*PROBLEM DETAILS*
Give back all the data exactly, line by line.

*EXTRACTED INFORMATION*
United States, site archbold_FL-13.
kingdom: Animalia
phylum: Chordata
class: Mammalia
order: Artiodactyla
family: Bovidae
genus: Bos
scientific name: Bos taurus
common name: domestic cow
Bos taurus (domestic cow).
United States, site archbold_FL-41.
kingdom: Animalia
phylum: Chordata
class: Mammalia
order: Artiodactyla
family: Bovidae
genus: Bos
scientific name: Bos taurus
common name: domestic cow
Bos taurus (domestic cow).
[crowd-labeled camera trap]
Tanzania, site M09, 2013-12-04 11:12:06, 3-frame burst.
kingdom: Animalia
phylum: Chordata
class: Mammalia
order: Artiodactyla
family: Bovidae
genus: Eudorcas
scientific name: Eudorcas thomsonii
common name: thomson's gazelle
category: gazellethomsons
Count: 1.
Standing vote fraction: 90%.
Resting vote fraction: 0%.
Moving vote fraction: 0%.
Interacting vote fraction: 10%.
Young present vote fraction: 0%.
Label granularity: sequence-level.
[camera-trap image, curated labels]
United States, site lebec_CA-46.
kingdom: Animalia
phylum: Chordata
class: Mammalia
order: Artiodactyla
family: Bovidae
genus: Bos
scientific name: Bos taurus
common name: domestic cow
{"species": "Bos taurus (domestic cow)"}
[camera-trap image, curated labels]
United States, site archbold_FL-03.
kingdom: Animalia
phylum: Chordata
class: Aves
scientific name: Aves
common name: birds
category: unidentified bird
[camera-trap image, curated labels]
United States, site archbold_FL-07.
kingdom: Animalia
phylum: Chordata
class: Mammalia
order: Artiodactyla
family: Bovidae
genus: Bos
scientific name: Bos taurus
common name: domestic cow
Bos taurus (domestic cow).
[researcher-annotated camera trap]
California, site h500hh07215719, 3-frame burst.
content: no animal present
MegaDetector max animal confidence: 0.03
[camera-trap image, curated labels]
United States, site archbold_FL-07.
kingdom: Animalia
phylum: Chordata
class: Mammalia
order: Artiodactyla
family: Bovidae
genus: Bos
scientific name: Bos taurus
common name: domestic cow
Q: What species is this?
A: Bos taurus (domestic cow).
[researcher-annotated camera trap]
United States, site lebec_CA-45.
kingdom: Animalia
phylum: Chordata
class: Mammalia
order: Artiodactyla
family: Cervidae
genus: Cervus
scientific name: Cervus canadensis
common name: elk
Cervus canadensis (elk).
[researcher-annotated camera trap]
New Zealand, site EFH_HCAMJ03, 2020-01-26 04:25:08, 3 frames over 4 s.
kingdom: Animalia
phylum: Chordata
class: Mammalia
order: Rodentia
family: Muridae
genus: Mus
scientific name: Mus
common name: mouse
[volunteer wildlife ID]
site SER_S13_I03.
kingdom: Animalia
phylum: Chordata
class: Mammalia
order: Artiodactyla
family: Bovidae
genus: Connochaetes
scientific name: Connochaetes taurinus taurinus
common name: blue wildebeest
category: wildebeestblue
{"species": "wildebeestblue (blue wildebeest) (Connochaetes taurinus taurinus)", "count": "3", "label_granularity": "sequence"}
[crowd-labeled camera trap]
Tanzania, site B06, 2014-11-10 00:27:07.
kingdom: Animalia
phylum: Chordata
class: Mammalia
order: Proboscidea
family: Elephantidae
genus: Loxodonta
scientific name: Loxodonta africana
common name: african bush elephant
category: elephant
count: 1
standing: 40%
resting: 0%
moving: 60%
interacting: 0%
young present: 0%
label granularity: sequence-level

*EXPECTED ANSWER*
United States, site archbold_FL-13.
kingdom: Animalia
phylum: Chordata
class: Mammalia
order: Artiodactyla
family: Bovidae
genus: Bos
scientific name: Bos taurus
common name: domestic cow
Bos taurus (domestic cow).
United States, site archbold_FL-41.
kingdom: Animalia
phylum: Chordata
class: Mammalia
order: Artiodactyla
family: Bovidae
genus: Bos
scientific name: Bos taurus
common name: domestic cow
Bos taurus (domestic cow).
[crowd-labeled camera trap]
Tanzania, site M09, 2013-12-04 11:12:06, 3-frame burst.
kingdom: Animalia
phylum: Chordata
class: Mammalia
order: Artiodactyla
family: Bovidae
genus: Eudorcas
scientific name: Eudorcas thomsonii
common name: thomson's gazelle
category: gazellethomsons
Count: 1.
Standing vote fraction: 90%.
Resting vote fraction: 0%.
Moving vote fraction: 0%.
Interacting vote fraction: 10%.
Young present vote fraction: 0%.
Label granularity: sequence-level.
[camera-trap image, curated labels]
United States, site lebec_CA-46.
kingdom: Animalia
phylum: Chordata
class: Mammalia
order: Artiodactyla
family: Bovidae
genus: Bos
scientific name: Bos taurus
common name: domestic cow
{"species": "Bos taurus (domestic cow)"}
[camera-trap image, curated labels]
United States, site archbold_FL-03.
kingdom: Animalia
phylum: Chordata
class: Aves
scientific name: Aves
common name: birds
category: unidentified bird
[camera-trap image, curated labels]
United States, site archbold_FL-07.
kingdom: Animalia
phylum: Chordata
class: Mammalia
order: Artiodactyla
family: Bovidae
genus: Bos
scientific name: Bos taurus
common name: domestic cow
Bos taurus (domestic cow).
[researcher-annotated camera trap]
California, site h500hh07215719, 3-frame burst.
content: no animal present
MegaDetector max animal confidence: 0.03
[camera-trap image, curated labels]
United States, site archbold_FL-07.
kingdom: Animalia
phylum: Chordata
class: Mammalia
order: Artiodactyla
family: Bovidae
genus: Bos
scientific name: Bos taurus
common name: domestic cow
Q: What species is this?
A: Bos taurus (domestic cow).
[researcher-annotated camera trap]
United States, site lebec_CA-45.
kingdom: Animalia
phylum: Chordata
class: Mammalia
order: Artiodactyla
family: Cervidae
genus: Cervus
scientific name: Cervus canadensis
common name: elk
Cervus canadensis (elk).
[researcher-annotated camera trap]
New Zealand, site EFH_HCAMJ03, 2020-01-26 04:25:08, 3 frames over 4 s.
kingdom: Animalia
phylum: Chordata
class: Mammalia
order: Rodentia
family: Muridae
genus: Mus
scientific name: Mus
common name: mouse
[volunteer wildlife ID]
site SER_S13_I03.
kingdom: Animalia
phylum: Chordata
class: Mammalia
order: Artiodactyla
family: Bovidae
genus: Connochaetes
scientific name: Connochaetes taurinus taurinus
common name: blue wildebeest
category: wildebeestblue
{"species": "wildebeestblue (blue wildebeest) (Connochaetes taurinus taurinus)", "count": "3", "label_granularity": "sequence"}
[crowd-labeled camera trap]
Tanzania, site B06, 2014-11-10 00:27:07.
kingdom: Animalia
phylum: Chordata
class: Mammalia
order: Proboscidea
family: Elephantidae
genus: Loxodonta
scientific name: Loxodonta africana
common name: african bush elephant
category: elephant
count: 1
standing: 40%
resting: 0%
moving: 60%
interacting: 0%
young present: 0%
label granularity: sequence-level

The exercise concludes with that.